Khichdi is the top-rated comfort food across India and is slowly being recognized worldwide. It is an appropriate healthy meal for babies just starting to consume solid food, kids as well as adults. Classic khichdi or khichari is a blend of lentils, mostly yellow moong dal and rice. Both are simmered together on a stovetop or a pressure cooker with basic Indian spices like turmeric and salt. After cooking add a dollop of ghee and enjoy it or eat it with achaar or kadhi.
Every house has its own style of making khichdi. Today I am sharing an easy healthy recipe made with brown lentils also known as whole masoor dal and daliya (cracked wheat). Today’s recipe is made without rice. If you are bored of eating regular khichdi, do try this daliya masoor dal khichdi.
The Ingredient list.

Data section -

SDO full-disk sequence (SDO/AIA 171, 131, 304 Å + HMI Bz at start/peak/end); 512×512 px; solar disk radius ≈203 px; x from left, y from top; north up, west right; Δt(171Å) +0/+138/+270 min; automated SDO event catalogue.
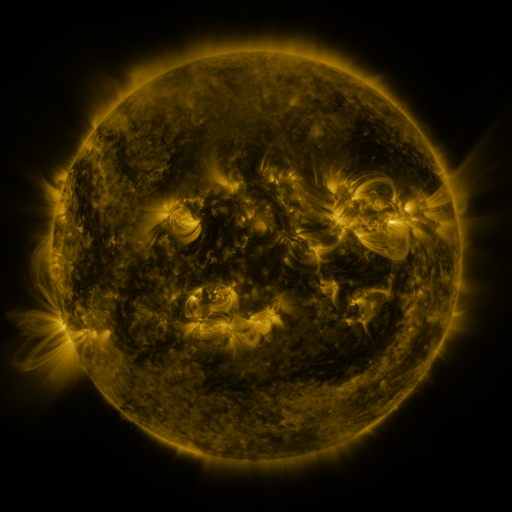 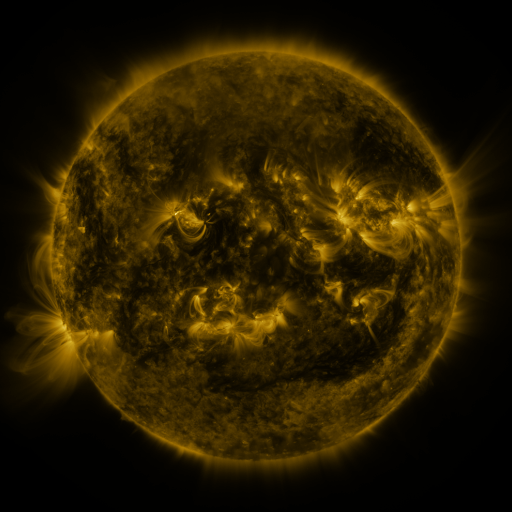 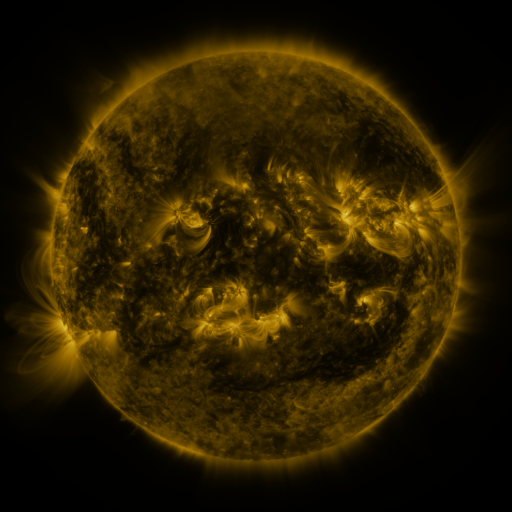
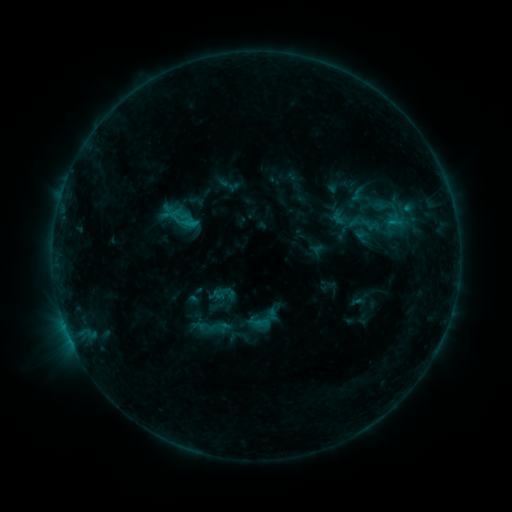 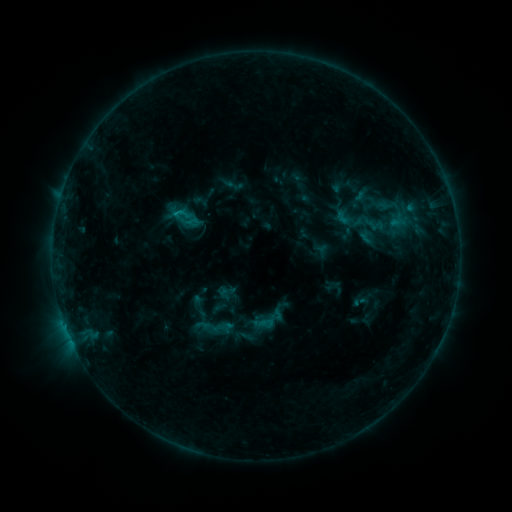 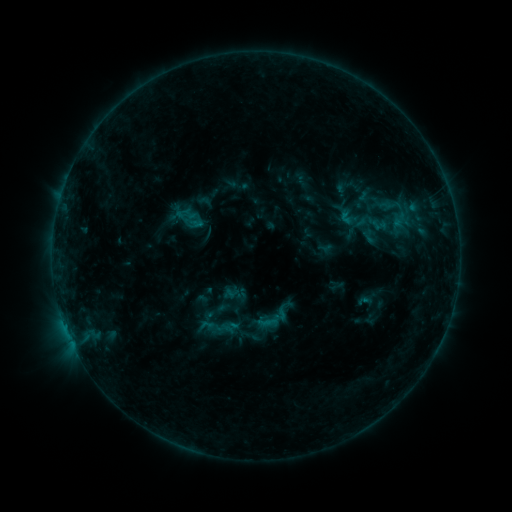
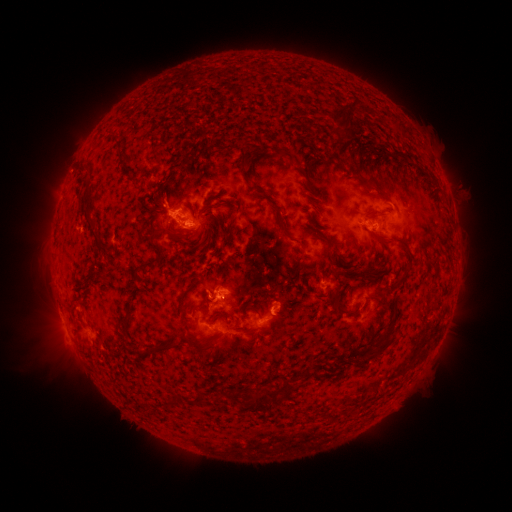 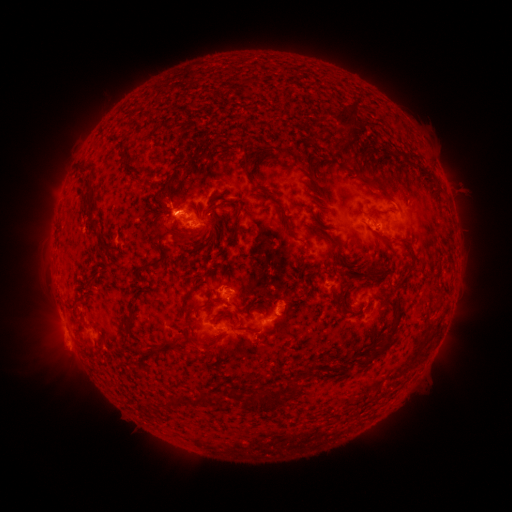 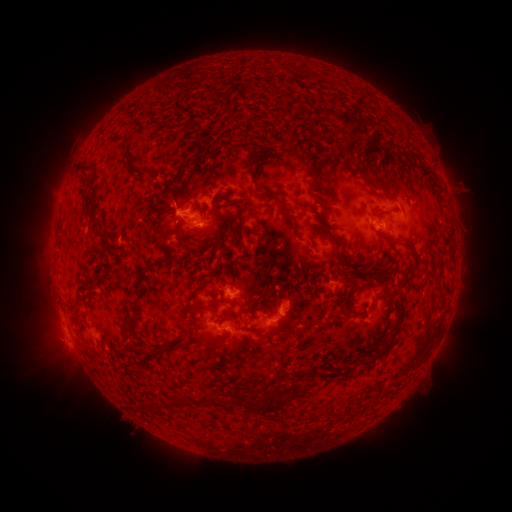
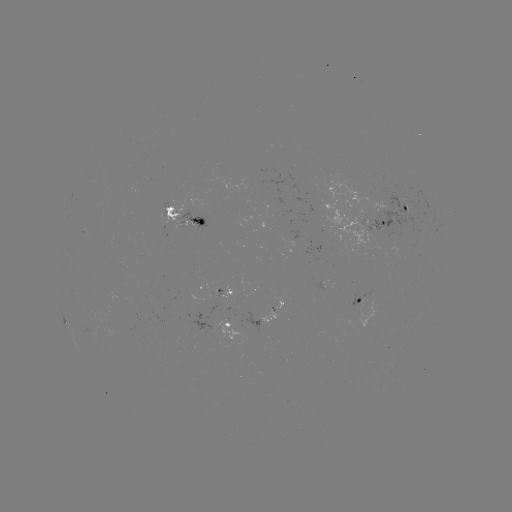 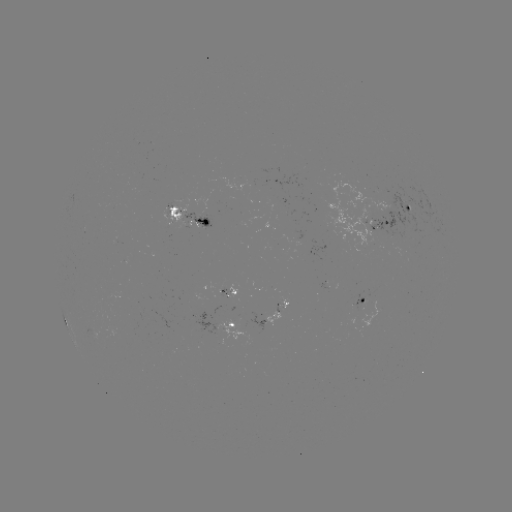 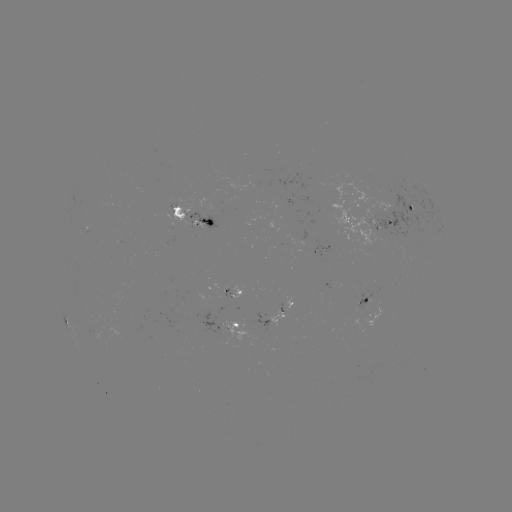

Stated exercise A -
From the khichdi text, copy word for word the part that opens with the words containing "Every house has" and closes with "masoor dal khichdi.".
Stated exercise B -
According to the khichdi text, what other name does it give for brown lentils?

Full answer A -
Every house has its own style of making khichdi. Today I am sharing an easy healthy recipe made with brown lentils also known as whole masoor dal and daliya (cracked wheat). Today’s recipe is made without rice. If you are bored of eating regular khichdi, do try this daliya masoor dal khichdi.

Full answer B -
Whole masoor dal.